SAN FRANCISCO – Albedo, the former Earth-observation startup now focused on satellite manufacturing, announced plans April 9 to send its second spacecraft into very low-Earth orbit (VLEO).
Vicinity, scheduled to launch in 2027, will deploy solar arrays to provide far more power than the solar panels mounted on Precision, the bus that housed Albedo’s 2025 Clarity-1 mission.
With the launch of Vicinity, Albedo will demonstrate a VLEO spacecraft built for payloads that demand high power like synthetic aperture radar (SAR), electromagnetic warfare and communications, Topher Haddad, Albedo co-founder and CEO, told SpaceNews. “We’ll be able to generate a lot more power with deployed solar arrays, but the satellite will still be purpose-built for the drag and the atomic oxygen in VLEO.”
With a mass of about 300 kilograms, Vicinity is about the same size as Precision. Based on extensive data acquired during Clarity-1’s nine-month mission, Albedo upgraded Vicinity’s flight software and electronics.

After the 2027 launch, Albedo will gain flight heritage “on our own dime with that new technology including the deployable solar arrays,” Haddad said. Plus, with every VLEO mission, “we learn more and we can improve different things.”
“Clarity-1 proved our Precision bus and demonstrated VLEO imaging,” Albedo said in a news release. “Vicinity will prove a new class of VLEO capability. Once it’s demonstrated, the risk for customers buying Vicinity-class missions drops dramatically.”
Despite pivoting from selling Earth-observation data to satellite manufacturing, Albedo remains focused on VLEO, which “unlocks the ability to capture exquisite-quality data at a price point where you can proliferate it,” Haddad said. “Our vision for the future is that VLEO is just as proliferated as LEO across all the different mission sets.”
In some cases, VLEO constellations will require more satellites than LEO constellations to provide persistent observations or communications. As a result, Albedo is becoming largely vertically integrated in preparation for high-volume production. For example, Albedo uses special coatings and surface treatments to improve the ability of solar panels to withstand atomic oxygen.

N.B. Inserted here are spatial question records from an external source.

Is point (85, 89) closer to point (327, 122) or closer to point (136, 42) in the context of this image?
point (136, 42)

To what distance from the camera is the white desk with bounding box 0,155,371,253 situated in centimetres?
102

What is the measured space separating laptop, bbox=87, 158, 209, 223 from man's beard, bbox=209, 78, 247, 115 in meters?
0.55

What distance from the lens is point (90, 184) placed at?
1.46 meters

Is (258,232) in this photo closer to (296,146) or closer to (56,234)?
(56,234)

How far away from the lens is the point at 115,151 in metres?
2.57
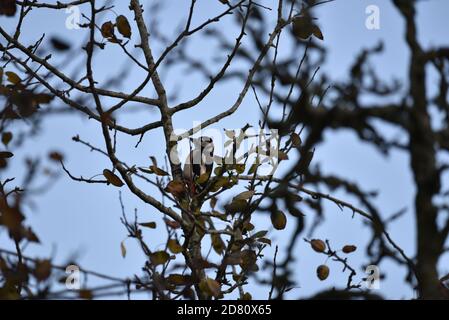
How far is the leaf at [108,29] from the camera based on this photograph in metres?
3.94

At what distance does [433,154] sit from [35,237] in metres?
1.41

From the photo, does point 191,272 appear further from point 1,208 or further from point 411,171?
point 411,171

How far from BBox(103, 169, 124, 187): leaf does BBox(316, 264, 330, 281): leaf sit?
1.20 metres

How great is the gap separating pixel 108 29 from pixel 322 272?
1835 mm

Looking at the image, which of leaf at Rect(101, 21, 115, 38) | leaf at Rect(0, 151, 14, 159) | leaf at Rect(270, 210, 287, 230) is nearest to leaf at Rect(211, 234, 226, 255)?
leaf at Rect(270, 210, 287, 230)

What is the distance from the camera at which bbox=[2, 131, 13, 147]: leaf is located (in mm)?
3430

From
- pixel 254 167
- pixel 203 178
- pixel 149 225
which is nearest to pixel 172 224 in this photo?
pixel 149 225

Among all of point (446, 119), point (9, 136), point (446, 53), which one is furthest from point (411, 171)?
point (9, 136)

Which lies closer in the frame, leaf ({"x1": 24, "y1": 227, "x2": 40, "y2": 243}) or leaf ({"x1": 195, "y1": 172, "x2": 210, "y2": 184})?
leaf ({"x1": 24, "y1": 227, "x2": 40, "y2": 243})

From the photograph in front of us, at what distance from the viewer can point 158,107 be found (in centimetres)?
436

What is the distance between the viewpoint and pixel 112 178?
147 inches

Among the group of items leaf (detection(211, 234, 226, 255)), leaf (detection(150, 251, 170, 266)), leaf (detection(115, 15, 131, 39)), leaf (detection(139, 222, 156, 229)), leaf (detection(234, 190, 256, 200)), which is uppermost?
leaf (detection(115, 15, 131, 39))

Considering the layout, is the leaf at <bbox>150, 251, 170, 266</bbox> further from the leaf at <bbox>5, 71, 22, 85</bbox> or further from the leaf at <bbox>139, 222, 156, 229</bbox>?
the leaf at <bbox>5, 71, 22, 85</bbox>

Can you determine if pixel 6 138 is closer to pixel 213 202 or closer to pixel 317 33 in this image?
pixel 213 202
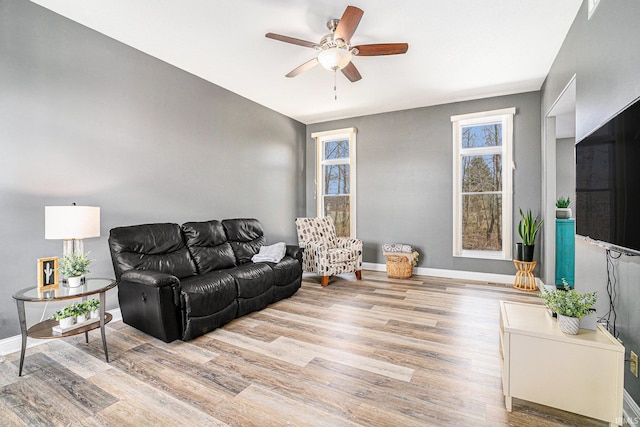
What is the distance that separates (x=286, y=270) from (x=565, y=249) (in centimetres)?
391

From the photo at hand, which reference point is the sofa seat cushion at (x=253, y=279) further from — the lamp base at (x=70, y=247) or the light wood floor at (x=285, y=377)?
the lamp base at (x=70, y=247)

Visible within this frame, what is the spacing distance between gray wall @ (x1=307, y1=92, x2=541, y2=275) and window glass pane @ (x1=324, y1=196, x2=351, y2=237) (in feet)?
0.90

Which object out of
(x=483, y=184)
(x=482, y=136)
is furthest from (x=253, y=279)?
(x=482, y=136)

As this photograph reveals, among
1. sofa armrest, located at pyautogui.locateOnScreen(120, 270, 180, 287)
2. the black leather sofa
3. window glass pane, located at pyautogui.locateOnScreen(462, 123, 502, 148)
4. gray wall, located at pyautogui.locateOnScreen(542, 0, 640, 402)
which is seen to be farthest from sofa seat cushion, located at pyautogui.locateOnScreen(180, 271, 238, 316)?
window glass pane, located at pyautogui.locateOnScreen(462, 123, 502, 148)

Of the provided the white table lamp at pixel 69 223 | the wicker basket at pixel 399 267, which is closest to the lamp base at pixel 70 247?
the white table lamp at pixel 69 223

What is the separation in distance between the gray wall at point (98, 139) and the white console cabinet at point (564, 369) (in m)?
3.54

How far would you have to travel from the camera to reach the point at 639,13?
153cm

In addition to selling Precision and Vicinity satellite buses, Albedo will offer optical payloads. Customers also can turn to Albedo for an entire Clarity satellite equipped with high-resolution optical and thermal infrared imaging payloads or a Vicinity bus with a SAR payload.
“If they want the full turnkey VLEO mission with the operations and data processing, we will do that as well,” Haddad said. Other customers may “want to fly these systems in LEO and have the ability to activate into VLEO at a moment’s notice.”
VLEO offers the promise of improved Earth observation and low-latency communications with high link margins. Concerns about congestion in LEO and potential threats have also heightened interest in VLEO among government agencies.
VLEO’s “defense and intelligence value grows as resilience becomes more important,” Haddad said.